Zombies are bumbling idiots. They also love eating human flesh. The perfect recipe for some gore-orientated laughs.


George A. Romero’s critically acclaimed zombie flick finds humour in some of its idiotic zombies, although comedy is not its main aim.

 There is a wry humour in the film as it is set in a shopping mall and it gives us an obvious social comment on our generation of blind consumption and vacuous materialistic obsessions. Not only is it clever, the plot is decent and turns the zombie flick into a legitimate piece of film. It’s also super gory albeit outdated – but that’s all part of its charm. 


One of Peter Jackson’s less well known films that he wrote and directed in 1992, this over the top gore fest is one of the most surreal pieces of film ever made.

It follows a man and his attempt to cover up his psycho mother’s descent into a member of the living dead, which gets out of hand and ends in a bloodbath so ridiculous you can’t help but laugh at the silliness of it all. It also has some of the best slapstick and comedy characters ever, including a gleeful zombie baby and an arse-kicking priest.

“Famously banned films”

These films are widely known for being so controversial that they were banned across the world. These are definitely for the hardcore viewers out there.


This 1980 mockumentary film inspired films like the Blair Witch Project with its faux found footage documentary style.
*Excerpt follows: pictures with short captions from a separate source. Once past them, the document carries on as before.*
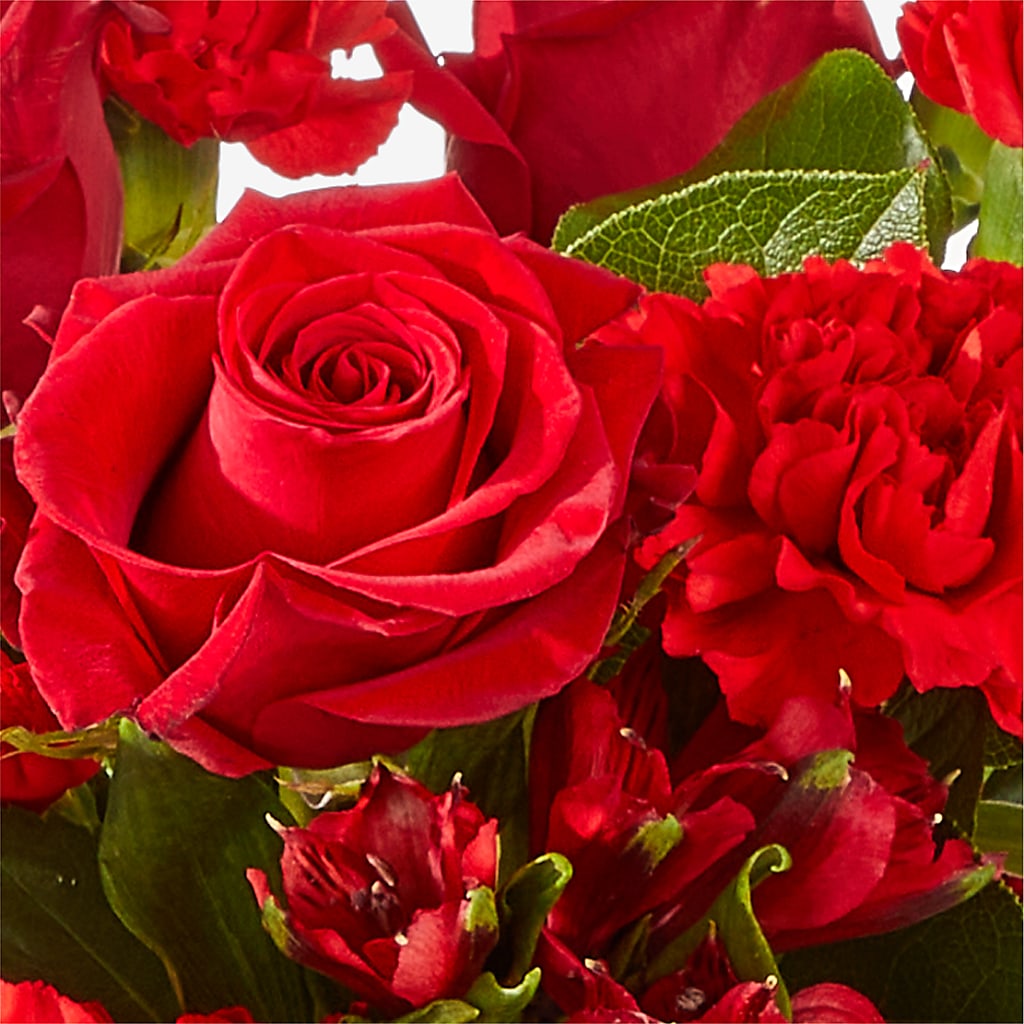 The Heartstrings Bouquet – THE MOST BLOOMS & MORE, Grand Bay AL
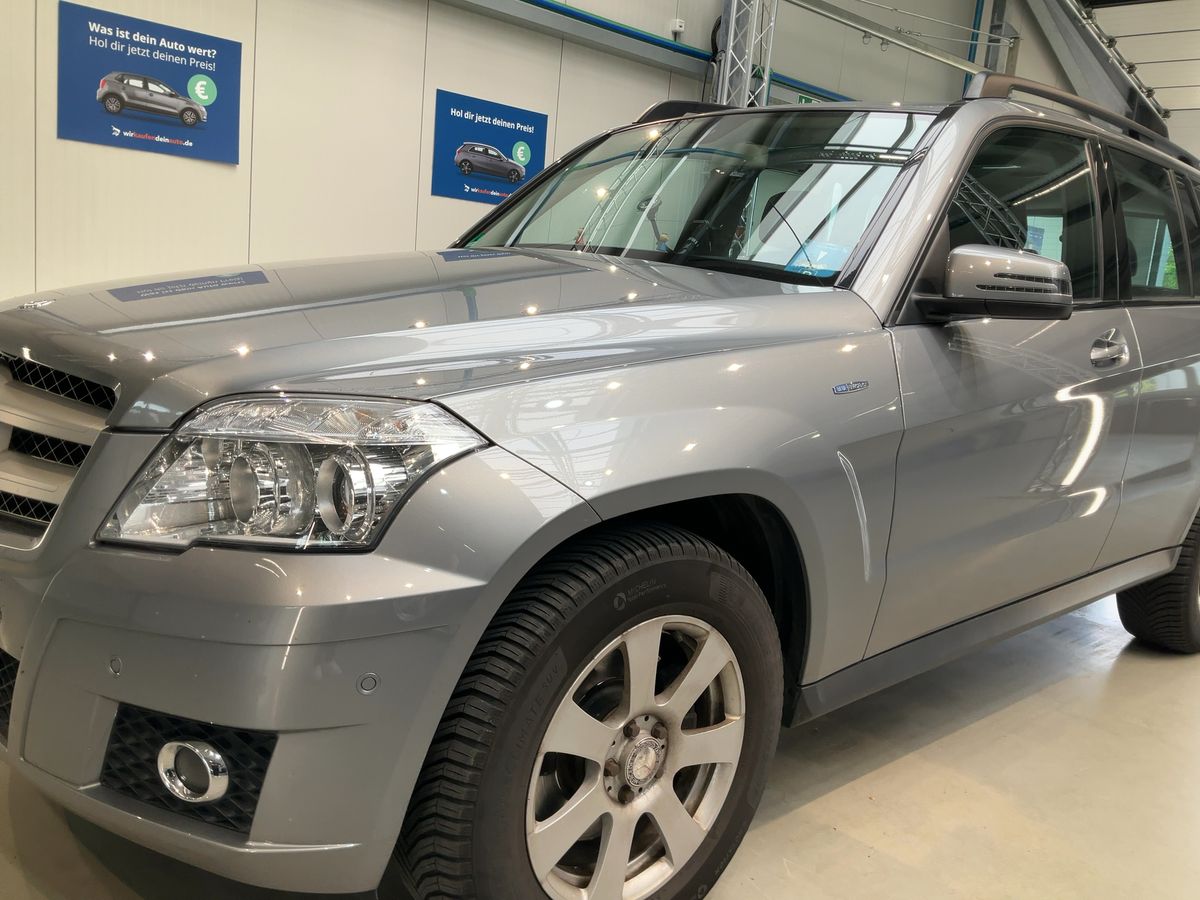 Mercedes-Benz GLK-Klasse d'occasion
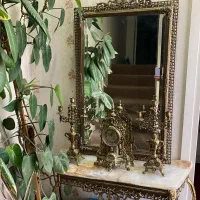 فروش آینه و شعمدان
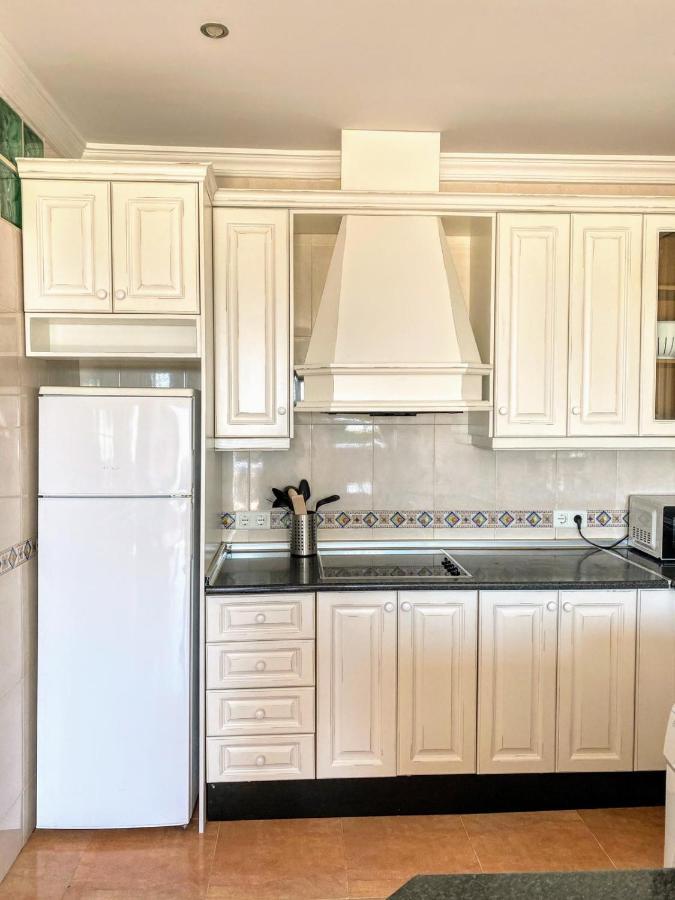 Apartamento Rio Adelfas Apartment Benajarafe Ngoại thất bức ảnh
Director Ruggero Deodato was arrested after rumours that crew members had actually died making it. It was a marketing masterstroke - the convincing nature of the film (they did film with a real tribe in the Amazon, after all) and the fact the actors were under contract not to promote the film in order to make it look as though they really were dead, added to its notoriety.

It is worth a watch but remains one of the most unsettling examples of horror ever made.


A film where Japanese high school students are kidnapped and forced to kill each other by the government, and only one person is allowed to survive, was bound to be controversial.

It is incredibly violent and bloody and it is based on the novel by Koushun Takami, the film being directed by Kinji Fukasaku. It is also highly critically acclaimed and has won several awards, including a Japanese academy award for “Popularity Award”.   

It’s basically like an adult version of The Hunger Games, which is weak, child’s play compared to the ‘stuff-of-nightmares’ in Battle Royale.

Beware this list is only for the brave, and a marathon including all the above might require therapy. If you can stomach it – ENJOY!